* Instructions to follow
Quote all of the data that follows exactly as written, skipping the images.

◆ ◆ ◆ ◆

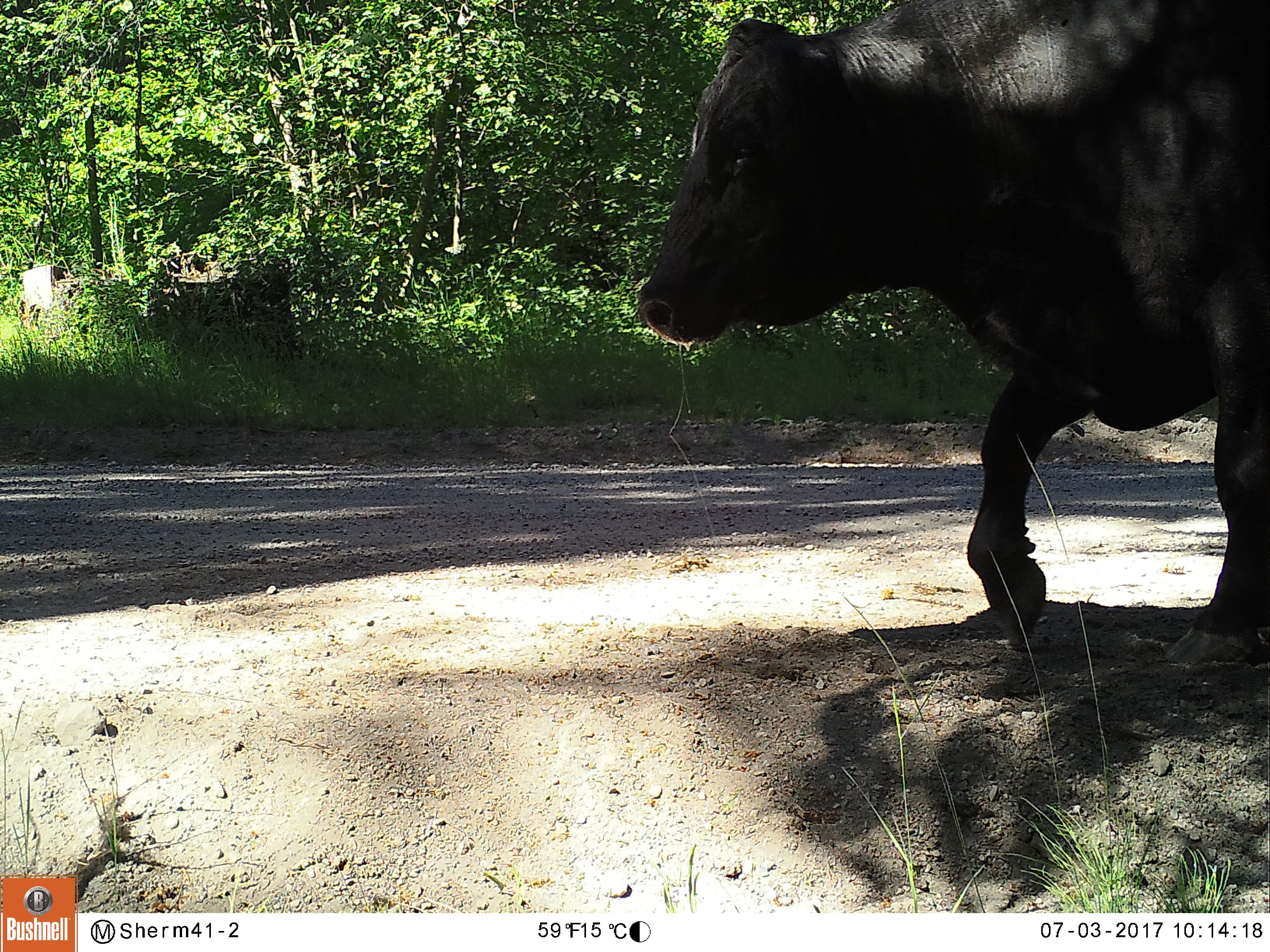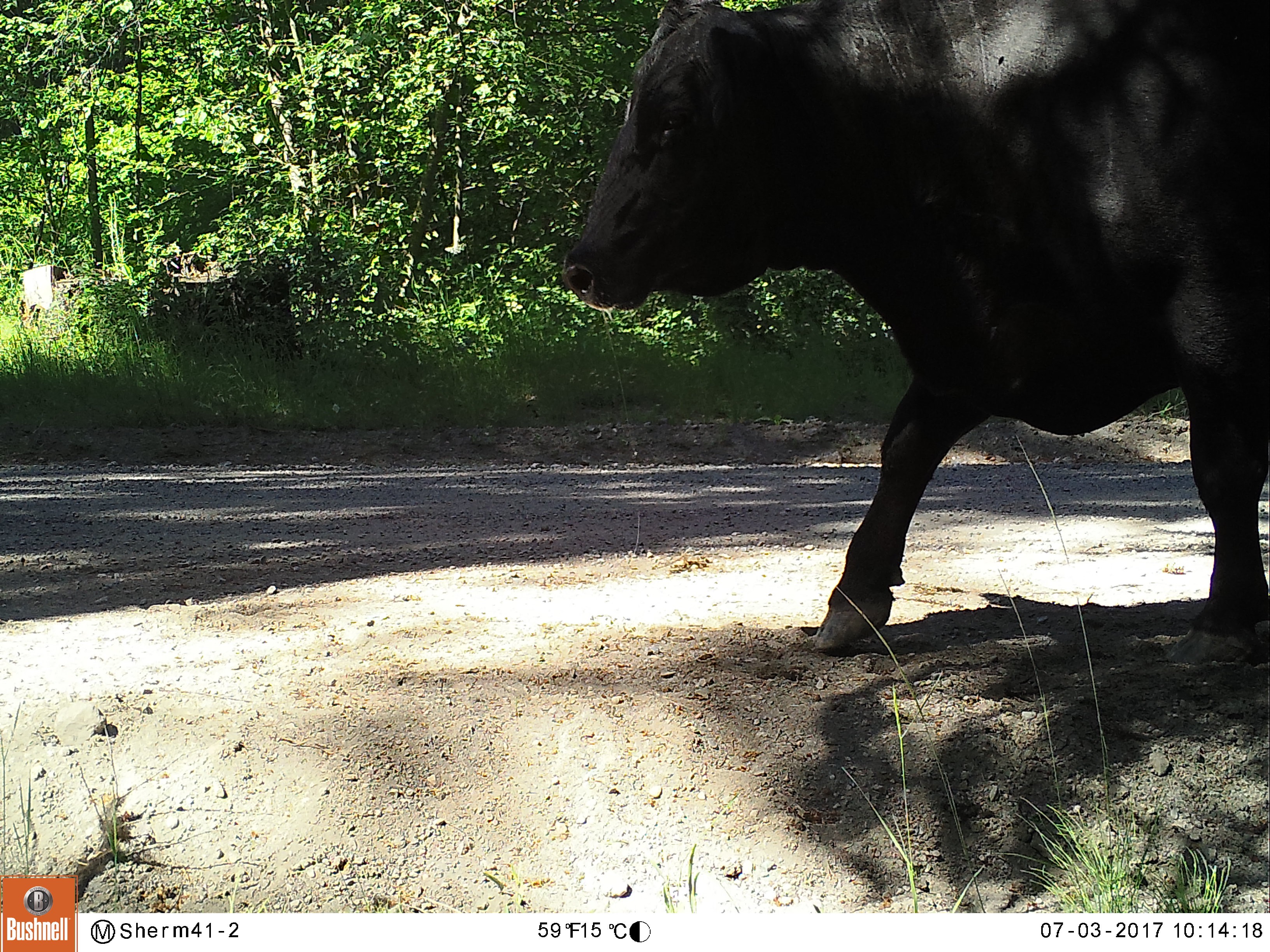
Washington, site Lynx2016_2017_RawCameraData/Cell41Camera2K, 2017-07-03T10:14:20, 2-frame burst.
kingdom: Animalia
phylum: Chordata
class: Mammalia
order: Artiodactyla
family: Bovidae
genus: Bos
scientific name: Bos taurus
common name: domestic cattle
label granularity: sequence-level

◆ ◆ ◆ ◆

* Result for this task
Washington, site Lynx2016_2017_RawCameraData/Cell41Camera2K, 2017-07-03T10:14:20, 2-frame burst.
kingdom: Animalia
phylum: Chordata
class: Mammalia
order: Artiodactyla
family: Bovidae
genus: Bos
scientific name: Bos taurus
common name: domestic cattle
label granularity: sequence-level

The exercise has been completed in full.